The Salahi Effect? White House Hopes for Smoother State Dinner This Time

On the table for discussion, senior administration officials said: economic competitiveness, clean energy cooperation, the safety and security of both countries, efforts to address the drug war, and cooperation on hemispheric and global issues – from Honduras to Haiti, Iran and the upcoming G-20 meetings next month in Toronto.

"The United States has a major stake in Mexico's economic recovery and in the success of President Calderon's efforts against the drug cartels," Peter DeShazo, director of the Americas Program at the Center for Strategic and International Studies in Washington, D.C. says. "Mexico is the second-largest source of imported oil for the United States and the third-largest U.S. trade partner. The bilateral relationship is complex and multifaceted, going well beyond the important variables related to border management."

President Calderon will likely raise the issue of the denial of access by Mexican trucks into the United States, which is in violation of the NAFTA agreement, looking for change in the US stance on the issue.

During his visit to Mexico in April of last year, President Obama stood beside President Calderon and promised that he would seek the ratification of the inter-American treaty known as CIFTA to curb small arms trafficking that is a source of so many of the weapons used in the drug war.

The Inter-American Convention Against the Illicit Manufacturing of and Trafficking in Firearms, Ammunition, Explosives and other Related Items -- best known by its Spanish acronym CIFTA -- was adopted by the Organization of American States 12 years ago, in 1997. President Clinton sent it to the Senate the following year, and CIFTA hasn't been heard from since.

The treaty makes the unauthorized manufacture and exporting of firearms illegal and calls for nations in this hemisphere to establish a process for information-sharing among different countries' law enforcement divisions to stop the smuggling of arms, to adopt strict licensing requirements, and to make firearms easier to trace. Despite President Obama's promise, this has not been done yet.

"The president will confirm his commitment to work with the Calderon government and with Congress to address the legitimate concerns that exist regarding the Mexican trucking program while also abiding by our international obligations," a senior administration official says, "It is an important issue. We recognize its importance to President Calderon and to the relationship."

The two leaders will discuss the controversial issue of immigration, recently thrust back into the spotlight with the passage of Arizona's immigration law last month.

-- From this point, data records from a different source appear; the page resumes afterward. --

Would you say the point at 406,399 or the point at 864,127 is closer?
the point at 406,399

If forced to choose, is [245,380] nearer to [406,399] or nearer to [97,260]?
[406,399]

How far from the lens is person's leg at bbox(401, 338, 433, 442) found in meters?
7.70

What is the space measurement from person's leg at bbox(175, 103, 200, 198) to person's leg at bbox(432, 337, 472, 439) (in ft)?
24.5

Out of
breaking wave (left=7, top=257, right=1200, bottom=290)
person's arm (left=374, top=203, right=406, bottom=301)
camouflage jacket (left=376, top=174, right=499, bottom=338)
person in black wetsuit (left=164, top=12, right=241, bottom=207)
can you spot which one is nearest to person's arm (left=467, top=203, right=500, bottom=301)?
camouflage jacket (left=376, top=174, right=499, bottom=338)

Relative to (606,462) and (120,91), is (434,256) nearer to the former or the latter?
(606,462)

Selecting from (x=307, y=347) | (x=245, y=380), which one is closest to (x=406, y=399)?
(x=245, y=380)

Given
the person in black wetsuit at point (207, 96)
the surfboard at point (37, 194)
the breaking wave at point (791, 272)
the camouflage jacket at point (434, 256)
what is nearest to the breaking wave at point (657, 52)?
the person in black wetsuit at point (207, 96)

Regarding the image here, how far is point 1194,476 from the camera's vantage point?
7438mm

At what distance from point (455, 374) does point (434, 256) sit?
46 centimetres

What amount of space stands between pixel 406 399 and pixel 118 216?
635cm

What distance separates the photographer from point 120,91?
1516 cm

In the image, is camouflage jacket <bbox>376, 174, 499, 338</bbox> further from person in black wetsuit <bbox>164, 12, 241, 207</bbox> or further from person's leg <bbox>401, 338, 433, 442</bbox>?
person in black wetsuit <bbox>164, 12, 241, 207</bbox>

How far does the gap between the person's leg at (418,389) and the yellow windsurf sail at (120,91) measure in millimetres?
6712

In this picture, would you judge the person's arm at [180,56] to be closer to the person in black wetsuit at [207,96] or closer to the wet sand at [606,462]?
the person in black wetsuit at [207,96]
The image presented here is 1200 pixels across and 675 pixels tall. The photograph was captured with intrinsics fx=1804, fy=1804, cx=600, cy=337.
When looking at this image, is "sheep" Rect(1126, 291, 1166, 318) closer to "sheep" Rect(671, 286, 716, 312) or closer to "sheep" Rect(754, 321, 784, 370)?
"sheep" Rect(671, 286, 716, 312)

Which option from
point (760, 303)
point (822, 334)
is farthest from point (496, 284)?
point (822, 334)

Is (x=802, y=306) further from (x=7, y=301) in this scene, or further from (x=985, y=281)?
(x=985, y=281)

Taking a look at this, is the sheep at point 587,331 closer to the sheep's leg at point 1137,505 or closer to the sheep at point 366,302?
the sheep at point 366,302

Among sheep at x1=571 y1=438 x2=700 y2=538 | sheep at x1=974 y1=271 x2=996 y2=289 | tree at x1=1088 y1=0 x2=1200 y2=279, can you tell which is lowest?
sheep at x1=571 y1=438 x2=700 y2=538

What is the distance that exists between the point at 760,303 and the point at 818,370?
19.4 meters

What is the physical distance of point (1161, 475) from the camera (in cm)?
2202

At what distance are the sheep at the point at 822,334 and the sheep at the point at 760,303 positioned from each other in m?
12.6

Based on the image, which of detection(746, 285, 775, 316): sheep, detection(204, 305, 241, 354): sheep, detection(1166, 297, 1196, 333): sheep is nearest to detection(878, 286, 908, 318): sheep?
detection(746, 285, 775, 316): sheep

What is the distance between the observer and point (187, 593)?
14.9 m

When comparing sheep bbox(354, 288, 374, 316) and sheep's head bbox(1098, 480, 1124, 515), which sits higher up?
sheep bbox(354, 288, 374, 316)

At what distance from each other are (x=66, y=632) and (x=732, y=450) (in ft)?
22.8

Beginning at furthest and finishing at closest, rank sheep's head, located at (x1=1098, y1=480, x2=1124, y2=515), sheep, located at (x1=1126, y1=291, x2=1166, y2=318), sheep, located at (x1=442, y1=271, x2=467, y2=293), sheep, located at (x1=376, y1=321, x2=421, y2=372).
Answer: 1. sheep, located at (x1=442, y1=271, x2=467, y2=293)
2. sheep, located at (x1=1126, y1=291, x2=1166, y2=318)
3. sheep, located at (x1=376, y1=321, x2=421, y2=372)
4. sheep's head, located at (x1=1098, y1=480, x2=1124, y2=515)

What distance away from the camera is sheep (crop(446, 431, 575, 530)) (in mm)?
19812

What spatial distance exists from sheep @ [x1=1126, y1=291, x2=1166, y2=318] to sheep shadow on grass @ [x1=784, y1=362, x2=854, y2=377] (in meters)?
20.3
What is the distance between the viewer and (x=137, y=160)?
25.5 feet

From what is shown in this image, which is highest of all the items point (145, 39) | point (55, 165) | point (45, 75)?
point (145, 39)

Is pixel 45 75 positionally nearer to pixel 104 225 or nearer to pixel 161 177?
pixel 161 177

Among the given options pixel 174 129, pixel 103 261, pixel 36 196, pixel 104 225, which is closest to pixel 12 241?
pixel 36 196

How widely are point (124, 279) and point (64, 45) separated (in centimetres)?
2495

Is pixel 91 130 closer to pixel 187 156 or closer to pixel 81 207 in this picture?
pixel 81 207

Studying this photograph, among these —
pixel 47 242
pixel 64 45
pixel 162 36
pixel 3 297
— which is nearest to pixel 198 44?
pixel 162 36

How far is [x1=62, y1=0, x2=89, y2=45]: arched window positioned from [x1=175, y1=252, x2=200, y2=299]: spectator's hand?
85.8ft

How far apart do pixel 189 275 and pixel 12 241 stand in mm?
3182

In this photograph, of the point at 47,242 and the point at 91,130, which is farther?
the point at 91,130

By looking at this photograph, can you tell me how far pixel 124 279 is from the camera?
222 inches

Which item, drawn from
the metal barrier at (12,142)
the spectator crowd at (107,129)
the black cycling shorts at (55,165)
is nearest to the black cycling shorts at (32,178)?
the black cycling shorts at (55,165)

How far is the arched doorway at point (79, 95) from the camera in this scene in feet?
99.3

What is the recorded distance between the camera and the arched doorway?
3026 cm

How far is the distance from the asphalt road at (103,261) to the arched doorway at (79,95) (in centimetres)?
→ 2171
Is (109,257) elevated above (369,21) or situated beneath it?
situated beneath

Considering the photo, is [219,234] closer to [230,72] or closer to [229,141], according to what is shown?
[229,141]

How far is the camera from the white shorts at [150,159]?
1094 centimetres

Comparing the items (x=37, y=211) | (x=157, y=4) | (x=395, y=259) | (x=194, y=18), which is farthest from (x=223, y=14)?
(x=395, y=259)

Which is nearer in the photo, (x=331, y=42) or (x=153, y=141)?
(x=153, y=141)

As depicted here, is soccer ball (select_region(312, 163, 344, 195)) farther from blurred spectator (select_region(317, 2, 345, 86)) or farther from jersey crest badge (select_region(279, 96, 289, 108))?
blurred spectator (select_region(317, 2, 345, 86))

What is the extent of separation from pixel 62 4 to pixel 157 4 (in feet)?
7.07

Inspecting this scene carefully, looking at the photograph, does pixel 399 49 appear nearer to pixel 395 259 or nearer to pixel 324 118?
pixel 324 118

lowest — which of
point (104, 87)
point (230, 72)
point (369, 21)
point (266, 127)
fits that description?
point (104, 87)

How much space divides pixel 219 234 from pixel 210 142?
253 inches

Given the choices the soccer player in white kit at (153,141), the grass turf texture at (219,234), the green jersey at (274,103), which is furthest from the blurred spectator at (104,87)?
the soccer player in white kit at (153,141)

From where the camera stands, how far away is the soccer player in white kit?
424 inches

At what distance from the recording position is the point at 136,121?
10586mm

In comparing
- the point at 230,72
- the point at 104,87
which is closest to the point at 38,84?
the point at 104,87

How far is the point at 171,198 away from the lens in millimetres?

The Arizona law as written states that "For any lawful contact made by a law enforcement official or agency of this state or a county, city, town or other political subdivision of this state where reasonable suspicion exists that the person is an alien who is unlawfully present in the United States, a reasonable attempt shall be made, when practicable, to determine the immigration status of the person."

Both men have been outspoken in their opposition to this law.

Calderon has said it is opening the door, "to intolerance, hate, discrimination and abuse and law enforcement."

Mr. Obama recently has recently said this law was "poorly conceived" and "not the right way to go."